During the ROM section of the LQ screen you notice your patient has limited ROM at the hip so you decide to follow-up with PROM goniometric measurements. You find that they have 20 degrees of internal rotation on the right and 40 degrees on the left, 10 degrees of adduction on both sides, 80 degrees of flexion on the right and 110 on the left, 43 degrees of external rotation on the right and 42 degrees on the left, and 39 degrees of abduction on the right and 45 on the left. What do you conclude?

The patient has a capsular pattern ROM loss at the right hip (INT. ROT>FLEX>ABD). You would do a posterior joint mob for the medial rotation and flexion loss and an inferior joint mob for the abduction loss.

In closed kinetic chain, what action is occurring during flexion at the hip?

The pelvis is moving on the femur into anterior pelvic tilt. Ex.) Moving down into a squat.

How do patients with a fused or pathological hip substitute for the normal hip motions in walking?

They use their pelvis to move the limb instead of their femur. Since walking involves an open kinetic chain on the moving side, in extension they rely on an anterior pelvic tilt (during stance) and during swing they rely on posterior pelvic tilt to substitute for flexion.

What is coxa valga?

When the angle of inclination (the angle between the head and neck of the femur) is greater than the normal 125 degrees. The femoral head is directed more superiorly in the acetabulum than it is normally.

Explain the functional role of the hip abductors in CKC activities like walking and running.

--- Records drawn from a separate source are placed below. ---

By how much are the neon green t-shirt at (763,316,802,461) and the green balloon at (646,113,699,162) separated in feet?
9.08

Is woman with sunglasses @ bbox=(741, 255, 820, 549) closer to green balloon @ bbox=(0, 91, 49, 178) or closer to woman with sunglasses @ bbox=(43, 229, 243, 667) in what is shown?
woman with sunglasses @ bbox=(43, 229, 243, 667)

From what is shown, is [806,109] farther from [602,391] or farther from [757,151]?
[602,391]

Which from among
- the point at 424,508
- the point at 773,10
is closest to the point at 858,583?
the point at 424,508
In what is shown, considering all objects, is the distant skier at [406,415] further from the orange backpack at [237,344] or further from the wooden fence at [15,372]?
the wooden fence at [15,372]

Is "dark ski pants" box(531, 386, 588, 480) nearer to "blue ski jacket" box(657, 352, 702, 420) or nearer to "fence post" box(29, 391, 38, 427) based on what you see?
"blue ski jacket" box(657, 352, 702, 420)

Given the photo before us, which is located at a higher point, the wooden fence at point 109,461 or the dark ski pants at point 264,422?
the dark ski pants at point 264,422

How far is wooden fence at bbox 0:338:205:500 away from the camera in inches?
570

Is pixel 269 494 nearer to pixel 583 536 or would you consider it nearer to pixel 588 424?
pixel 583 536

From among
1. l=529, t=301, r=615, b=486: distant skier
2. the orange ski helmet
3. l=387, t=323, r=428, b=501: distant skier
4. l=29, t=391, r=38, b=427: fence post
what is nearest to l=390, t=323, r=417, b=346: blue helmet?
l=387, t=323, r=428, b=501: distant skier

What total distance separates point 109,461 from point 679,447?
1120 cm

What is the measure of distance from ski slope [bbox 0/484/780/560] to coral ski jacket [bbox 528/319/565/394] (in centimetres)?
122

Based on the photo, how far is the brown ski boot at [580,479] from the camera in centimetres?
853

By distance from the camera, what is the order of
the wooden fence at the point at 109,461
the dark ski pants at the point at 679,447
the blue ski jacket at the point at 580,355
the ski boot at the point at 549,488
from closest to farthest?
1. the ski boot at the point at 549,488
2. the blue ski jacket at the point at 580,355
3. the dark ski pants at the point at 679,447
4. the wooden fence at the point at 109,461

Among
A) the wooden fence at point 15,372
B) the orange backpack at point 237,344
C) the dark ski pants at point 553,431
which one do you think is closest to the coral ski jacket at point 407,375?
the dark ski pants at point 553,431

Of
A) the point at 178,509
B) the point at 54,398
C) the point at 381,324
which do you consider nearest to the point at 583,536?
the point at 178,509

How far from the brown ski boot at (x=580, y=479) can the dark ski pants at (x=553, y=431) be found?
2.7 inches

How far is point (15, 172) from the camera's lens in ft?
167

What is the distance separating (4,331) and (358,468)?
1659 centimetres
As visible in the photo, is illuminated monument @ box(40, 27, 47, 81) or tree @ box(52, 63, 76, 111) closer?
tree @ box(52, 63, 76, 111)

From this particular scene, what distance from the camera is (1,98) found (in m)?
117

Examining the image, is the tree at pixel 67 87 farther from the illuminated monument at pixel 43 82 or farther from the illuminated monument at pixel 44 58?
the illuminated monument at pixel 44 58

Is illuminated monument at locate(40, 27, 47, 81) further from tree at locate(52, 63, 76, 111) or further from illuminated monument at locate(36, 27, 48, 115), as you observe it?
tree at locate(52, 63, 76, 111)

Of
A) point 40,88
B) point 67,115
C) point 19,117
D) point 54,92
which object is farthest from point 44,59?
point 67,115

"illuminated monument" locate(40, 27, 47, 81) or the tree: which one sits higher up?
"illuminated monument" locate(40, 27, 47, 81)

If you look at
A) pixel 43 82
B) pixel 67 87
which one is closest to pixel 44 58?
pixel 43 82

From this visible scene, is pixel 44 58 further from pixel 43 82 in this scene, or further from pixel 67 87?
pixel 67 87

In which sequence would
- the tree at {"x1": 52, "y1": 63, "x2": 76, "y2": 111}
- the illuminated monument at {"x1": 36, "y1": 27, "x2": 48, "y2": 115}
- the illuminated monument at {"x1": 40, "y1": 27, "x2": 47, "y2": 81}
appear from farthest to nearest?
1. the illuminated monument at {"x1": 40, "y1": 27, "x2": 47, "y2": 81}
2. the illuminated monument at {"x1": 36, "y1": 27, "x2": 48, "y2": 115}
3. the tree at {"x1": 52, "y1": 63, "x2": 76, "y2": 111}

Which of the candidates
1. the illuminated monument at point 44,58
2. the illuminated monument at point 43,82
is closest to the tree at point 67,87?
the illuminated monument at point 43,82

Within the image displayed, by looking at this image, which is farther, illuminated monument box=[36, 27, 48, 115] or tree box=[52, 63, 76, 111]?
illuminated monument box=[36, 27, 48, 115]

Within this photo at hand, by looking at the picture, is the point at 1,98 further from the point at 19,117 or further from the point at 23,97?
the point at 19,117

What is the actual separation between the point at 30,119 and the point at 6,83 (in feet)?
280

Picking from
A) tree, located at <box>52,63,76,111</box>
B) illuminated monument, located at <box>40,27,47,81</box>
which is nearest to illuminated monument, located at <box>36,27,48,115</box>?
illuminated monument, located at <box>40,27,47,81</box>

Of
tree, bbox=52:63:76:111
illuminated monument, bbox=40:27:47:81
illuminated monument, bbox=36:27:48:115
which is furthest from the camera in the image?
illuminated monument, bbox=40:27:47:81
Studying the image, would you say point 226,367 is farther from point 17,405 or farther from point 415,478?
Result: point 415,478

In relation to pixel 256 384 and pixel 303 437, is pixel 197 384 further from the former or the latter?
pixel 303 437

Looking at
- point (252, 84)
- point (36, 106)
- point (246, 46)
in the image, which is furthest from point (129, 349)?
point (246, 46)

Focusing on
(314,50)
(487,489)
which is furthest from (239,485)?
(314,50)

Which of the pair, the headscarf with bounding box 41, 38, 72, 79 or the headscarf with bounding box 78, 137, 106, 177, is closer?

While in a one-legged stance during a gait cycle, the weight of the unsupported leg and the HAT (head/arm/trunk) exerts an adduction moment on the stance hip which makes the body fall towards the unsupported side and adduct the hip on the supported side. The abductors are required to hold the pelvis and the HAT-L weight stable. They pull from their distal femur insertions to their proximal pelvic origins to keep the pelvis level. They also provide support to stabilize the femur to maintain frontal plane alignment of the knee and foot (thus knee pain is common in patients with weak abductors).